24 avril 2018

Tout s'explique

Revers pour les Houthis au Yémen

Quel revers ont subi les Houthis ?

Les insurgés houthis, en guerre contre les forces loyalistes au Yémen, ont annoncé hier via l’agence de presse yéménite Saba la mort de leur chef politique, Saleh al-Sammad. Ils affirment qu’il a été tué jeudi par une frappe de la coalition qui soutient les forces loyalistes, dirigée par l’Arabie saoudite et recevant l’appui des États-Unis. C’est le plus haut responsable houthi tué depuis le début du conflit en 2015. Dimanche, d’autres frappes ont fait au moins 20 morts et plus de 40 blessés lors d’un mariage qui se déroulait dans le nord-ouest du Yémen, une zone contrôlée par les Houthis. Le secrétaire général de l’ONU, Antonio Guterres, a réclamé une enquête sur cette attaque qu’il a « fermement condamnée ». Le porte-parole de la coalition menée par l’Arabie saoudite n’a pas confirmé les frappes, mais a déclaré que la coalition menait sa propre enquête.
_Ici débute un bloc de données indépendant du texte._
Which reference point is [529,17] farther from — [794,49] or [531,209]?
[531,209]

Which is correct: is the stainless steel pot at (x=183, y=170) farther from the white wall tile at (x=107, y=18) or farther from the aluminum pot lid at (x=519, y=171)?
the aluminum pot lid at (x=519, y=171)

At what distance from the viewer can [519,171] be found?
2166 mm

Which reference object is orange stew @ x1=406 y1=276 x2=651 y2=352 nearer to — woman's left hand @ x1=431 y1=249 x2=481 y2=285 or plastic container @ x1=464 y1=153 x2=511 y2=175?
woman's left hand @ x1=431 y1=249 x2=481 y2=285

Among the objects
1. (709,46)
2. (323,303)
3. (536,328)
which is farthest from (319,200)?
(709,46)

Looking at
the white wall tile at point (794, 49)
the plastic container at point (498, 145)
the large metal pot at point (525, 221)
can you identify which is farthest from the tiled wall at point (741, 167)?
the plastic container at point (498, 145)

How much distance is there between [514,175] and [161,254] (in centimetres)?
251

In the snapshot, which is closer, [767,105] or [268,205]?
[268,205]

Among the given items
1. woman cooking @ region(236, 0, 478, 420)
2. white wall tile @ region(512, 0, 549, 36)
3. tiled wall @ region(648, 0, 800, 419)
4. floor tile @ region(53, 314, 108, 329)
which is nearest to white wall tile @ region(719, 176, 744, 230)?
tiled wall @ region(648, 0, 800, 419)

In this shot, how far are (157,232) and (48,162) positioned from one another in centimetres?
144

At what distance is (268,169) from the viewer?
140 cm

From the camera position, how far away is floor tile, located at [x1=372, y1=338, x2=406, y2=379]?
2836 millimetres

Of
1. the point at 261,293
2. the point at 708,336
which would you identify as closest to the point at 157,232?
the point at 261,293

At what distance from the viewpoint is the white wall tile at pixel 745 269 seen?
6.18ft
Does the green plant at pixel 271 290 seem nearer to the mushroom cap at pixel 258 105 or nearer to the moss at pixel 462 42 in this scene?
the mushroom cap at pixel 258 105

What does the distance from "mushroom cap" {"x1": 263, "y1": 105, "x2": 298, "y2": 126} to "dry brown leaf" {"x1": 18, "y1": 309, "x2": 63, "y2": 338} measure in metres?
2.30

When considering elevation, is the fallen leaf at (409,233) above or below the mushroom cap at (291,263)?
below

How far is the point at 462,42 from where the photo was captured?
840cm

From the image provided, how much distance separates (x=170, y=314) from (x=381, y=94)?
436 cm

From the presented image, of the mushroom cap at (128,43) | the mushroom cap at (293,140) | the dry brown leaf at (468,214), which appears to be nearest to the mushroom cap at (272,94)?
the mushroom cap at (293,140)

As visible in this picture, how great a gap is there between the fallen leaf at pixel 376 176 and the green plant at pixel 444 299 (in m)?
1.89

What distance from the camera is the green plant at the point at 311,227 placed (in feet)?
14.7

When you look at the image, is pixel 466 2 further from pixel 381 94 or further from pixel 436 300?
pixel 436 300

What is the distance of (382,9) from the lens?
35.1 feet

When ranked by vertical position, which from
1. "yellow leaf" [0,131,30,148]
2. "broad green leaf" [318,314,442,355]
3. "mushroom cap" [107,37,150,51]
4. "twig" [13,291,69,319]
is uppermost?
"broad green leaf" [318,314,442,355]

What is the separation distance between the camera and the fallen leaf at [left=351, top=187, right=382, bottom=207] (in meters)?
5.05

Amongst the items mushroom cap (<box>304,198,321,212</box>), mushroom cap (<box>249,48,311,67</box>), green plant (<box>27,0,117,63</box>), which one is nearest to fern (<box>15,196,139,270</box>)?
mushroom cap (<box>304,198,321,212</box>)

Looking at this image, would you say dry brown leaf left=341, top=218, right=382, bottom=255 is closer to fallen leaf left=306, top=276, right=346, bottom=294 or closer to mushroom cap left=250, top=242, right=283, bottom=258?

Quelle méthode emploient les rebelles contre l’Arabie saoudite ?

En réplique à l’attaque de dimanche, les rebelles houthis ont tiré le même jour deux missiles vers l’Arabie saoudite. Le porte-parole de la coalition menée par l’armée saoudienne a déclaré qu’ils avaient été interceptés. Début novembre, le prince héritier saoudien, Mohammed Ben Salmane, avait dénoncé « une agression militaire directe » après un tir intercepté au-dessus de l’aéroport de Riyad, la capitale de l’Arabie saoudite. Sept autres missiles ont été lancés fin mars. Selon un rapport remis au Conseil de sécurité en novembre, rédigé par des experts envoyés au Yémen par l’ONU, le logo d’une entreprise iranienne a été retrouvé sur des débris de missiles. L’Iran soutient publiquement les rebelles houthis, mais dément leur fournir des armes.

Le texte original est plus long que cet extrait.